When a post is saved, Storytime.post_sanitizer is called to handle any content sanitization on the draft content of a post. Storytime.post_sanitizer is a hook intended to strip out any unwanted tags or attributes, and return a sanitized/clean version of the content to save. The hook can accept either a Lambda or Proc which can be used to override the default method of sanitization.

Overriding Storytime.post_sanitizer

Storytime.post_sanitizer can be overridden by simply editing the config.post_sanitizer assignment in config/initializers/storytime.rb.

Adding Tags and/or Attributes to Sanitizer Whitelist

The following example adds the iframe tag and frameborder and allowfullscreen attributes to the sanitizer whitelist.

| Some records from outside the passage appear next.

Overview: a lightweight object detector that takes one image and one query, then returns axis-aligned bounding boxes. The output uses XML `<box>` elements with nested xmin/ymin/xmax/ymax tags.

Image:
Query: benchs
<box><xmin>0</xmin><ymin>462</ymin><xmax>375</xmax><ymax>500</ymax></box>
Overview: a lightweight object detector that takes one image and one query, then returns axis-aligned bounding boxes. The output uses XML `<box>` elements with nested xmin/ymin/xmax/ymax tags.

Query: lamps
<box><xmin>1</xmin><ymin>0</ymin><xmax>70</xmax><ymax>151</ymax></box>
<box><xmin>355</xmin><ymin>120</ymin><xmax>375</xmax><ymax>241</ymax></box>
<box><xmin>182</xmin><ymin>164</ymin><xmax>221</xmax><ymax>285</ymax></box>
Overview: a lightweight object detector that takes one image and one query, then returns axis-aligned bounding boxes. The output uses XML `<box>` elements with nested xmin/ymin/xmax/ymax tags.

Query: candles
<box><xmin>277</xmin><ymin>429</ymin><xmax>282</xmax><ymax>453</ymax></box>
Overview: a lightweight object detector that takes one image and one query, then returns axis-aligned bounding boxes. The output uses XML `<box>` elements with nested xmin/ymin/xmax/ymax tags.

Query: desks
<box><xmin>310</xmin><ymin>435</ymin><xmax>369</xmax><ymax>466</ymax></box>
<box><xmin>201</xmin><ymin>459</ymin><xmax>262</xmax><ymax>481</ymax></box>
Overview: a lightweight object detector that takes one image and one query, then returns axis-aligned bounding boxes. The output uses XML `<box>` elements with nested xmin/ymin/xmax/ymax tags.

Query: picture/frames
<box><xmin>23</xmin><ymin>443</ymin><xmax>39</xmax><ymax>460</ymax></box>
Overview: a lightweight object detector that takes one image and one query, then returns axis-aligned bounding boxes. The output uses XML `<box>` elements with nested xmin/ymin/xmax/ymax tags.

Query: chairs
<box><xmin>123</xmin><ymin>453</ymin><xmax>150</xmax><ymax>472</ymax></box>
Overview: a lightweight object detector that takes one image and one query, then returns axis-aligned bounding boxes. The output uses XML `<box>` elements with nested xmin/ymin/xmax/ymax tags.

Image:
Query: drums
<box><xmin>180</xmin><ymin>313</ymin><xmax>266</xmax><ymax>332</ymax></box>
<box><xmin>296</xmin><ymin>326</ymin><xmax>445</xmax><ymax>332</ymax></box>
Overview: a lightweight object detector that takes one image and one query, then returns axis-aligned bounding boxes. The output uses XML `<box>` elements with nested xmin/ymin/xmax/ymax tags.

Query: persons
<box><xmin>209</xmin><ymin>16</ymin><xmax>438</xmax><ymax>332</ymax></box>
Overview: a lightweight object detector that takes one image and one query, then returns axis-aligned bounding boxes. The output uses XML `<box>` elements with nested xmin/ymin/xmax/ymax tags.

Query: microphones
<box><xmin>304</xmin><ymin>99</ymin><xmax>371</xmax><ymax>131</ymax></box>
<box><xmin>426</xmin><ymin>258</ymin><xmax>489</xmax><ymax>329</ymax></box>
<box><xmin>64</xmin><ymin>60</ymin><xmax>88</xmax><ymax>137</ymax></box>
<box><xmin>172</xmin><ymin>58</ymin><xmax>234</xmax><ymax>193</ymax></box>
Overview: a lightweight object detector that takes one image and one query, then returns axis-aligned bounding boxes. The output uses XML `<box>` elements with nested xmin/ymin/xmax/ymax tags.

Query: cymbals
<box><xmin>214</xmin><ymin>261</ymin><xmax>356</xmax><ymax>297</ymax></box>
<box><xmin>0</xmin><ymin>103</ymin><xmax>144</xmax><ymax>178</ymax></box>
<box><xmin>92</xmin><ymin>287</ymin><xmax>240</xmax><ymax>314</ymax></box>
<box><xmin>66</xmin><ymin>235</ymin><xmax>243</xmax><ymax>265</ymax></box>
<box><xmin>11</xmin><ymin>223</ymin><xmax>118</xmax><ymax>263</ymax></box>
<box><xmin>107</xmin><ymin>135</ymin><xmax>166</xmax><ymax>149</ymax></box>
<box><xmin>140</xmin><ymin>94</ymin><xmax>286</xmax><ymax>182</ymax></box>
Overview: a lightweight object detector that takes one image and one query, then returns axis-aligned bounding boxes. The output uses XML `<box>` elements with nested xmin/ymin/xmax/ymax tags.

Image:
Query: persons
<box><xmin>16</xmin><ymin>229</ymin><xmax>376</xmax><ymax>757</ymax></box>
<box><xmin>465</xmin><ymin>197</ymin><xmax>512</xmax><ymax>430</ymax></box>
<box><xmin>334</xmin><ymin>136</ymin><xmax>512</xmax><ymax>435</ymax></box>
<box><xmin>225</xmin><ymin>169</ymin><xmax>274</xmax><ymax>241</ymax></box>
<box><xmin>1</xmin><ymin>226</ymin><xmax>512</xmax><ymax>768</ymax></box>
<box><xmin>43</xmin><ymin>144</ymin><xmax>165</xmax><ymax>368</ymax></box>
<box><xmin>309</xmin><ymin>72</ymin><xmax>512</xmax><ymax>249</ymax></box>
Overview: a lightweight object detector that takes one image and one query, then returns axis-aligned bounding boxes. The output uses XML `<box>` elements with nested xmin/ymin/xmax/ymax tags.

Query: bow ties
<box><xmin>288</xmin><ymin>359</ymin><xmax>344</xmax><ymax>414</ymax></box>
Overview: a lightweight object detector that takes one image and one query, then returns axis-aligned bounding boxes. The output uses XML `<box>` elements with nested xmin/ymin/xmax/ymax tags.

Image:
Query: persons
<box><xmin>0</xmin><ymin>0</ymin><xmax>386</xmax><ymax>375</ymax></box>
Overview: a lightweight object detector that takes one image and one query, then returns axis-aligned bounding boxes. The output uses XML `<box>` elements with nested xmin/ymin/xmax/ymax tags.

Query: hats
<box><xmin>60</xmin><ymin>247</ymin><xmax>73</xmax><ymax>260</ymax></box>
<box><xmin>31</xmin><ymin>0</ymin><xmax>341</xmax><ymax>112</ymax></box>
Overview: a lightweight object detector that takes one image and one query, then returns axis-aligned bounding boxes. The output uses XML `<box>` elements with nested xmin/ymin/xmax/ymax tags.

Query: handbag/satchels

# Host app: config/initializers/storytime.rb

config.post_sanitizer = Proc.new do |draft_content|
  if Rails::VERSION::MINOR <= 1
    white_list_sanitizer = HTML::WhiteListSanitizer.new
    tags = white_list_sanitizer.allowed_tags
    attributes = white_list_sanitizer.allowed_attributes
  else
    white_list_sanitizer = Rails::Html::WhiteListSanitizer.new
    tags = Loofah::HTML5::WhiteList::ALLOWED_ELEMENTS_WITH_LIBXML2
    attributes = Loofah::HTML5::WhiteList::ALLOWED_ATTRIBUTES
  end

  # Add any additional tags or attributes to tags/attributes Sets here.
  tags.add("iframe")
  attributes.merge(["frameborder", "allowfullscreen"])

  white_list_sanitizer.sanitize(draft_content, tags: tags, attributes: attributes)
end

No Sanitization of Content

The following Proc block overrides Storytime.post_sanitizer and allows any and all tags and attributes in post's draft content to be passed through untouched.

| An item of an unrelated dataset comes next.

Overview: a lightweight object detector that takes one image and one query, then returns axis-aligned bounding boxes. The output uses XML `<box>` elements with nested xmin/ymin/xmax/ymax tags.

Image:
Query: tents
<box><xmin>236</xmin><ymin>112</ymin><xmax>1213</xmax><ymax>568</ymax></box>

# Host app: config/initializers/storytime.rb

config.post_sanitizer = Proc.new do |draft_content|
  # No need to sanitize content, just passing it through...
  draft_content
end

Default Content Sanitization

By default, the following Proc block is called and used in the sanitization of draft content:

# Storytime Engine: lib/storytime.rb

@@post_sanitizer = Proc.new do |draft_content|
  if Rails::VERSION::MINOR <= 1
    white_list_sanitizer = HTML::WhiteListSanitizer.new
    tags = white_list_sanitizer.allowed_tags
    attributes = white_list_sanitizer.allowed_attributes
  else
    white_list_sanitizer = Rails::Html::WhiteListSanitizer.new
    tags = Loofah::HTML5::WhiteList::ALLOWED_ELEMENTS_WITH_LIBXML2
    attributes = Loofah::HTML5::WhiteList::ALLOWED_ATTRIBUTES
  end

  white_list_sanitizer.sanitize(draft_content, tags: tags, attributes: attributes)
end

One thing to note from Storytime's post_sanitizer Proc is that, depending on your version of Rails 4, the implementation of the sanitize helper differs (see The New HTML Sanitizer in Rails 4.2 for more info). Rails 4.2+ uses the rails-html-sanitizer gem to sanitize content, while < 4.2 uses html-scanner.

Depending on the implementation you may have a different set of whitelisted tags or attributes being used. The rails-html-sanitizer gem, whitelists 174 tags and 287 attributes (through Loofah), while html-scanner whitelists 41 tags and 12 attributes. If you are using Rails < 4.2 and plan to update to 4.2+ sometime in the future it may be a good idea to declare your own set of tags and attributes.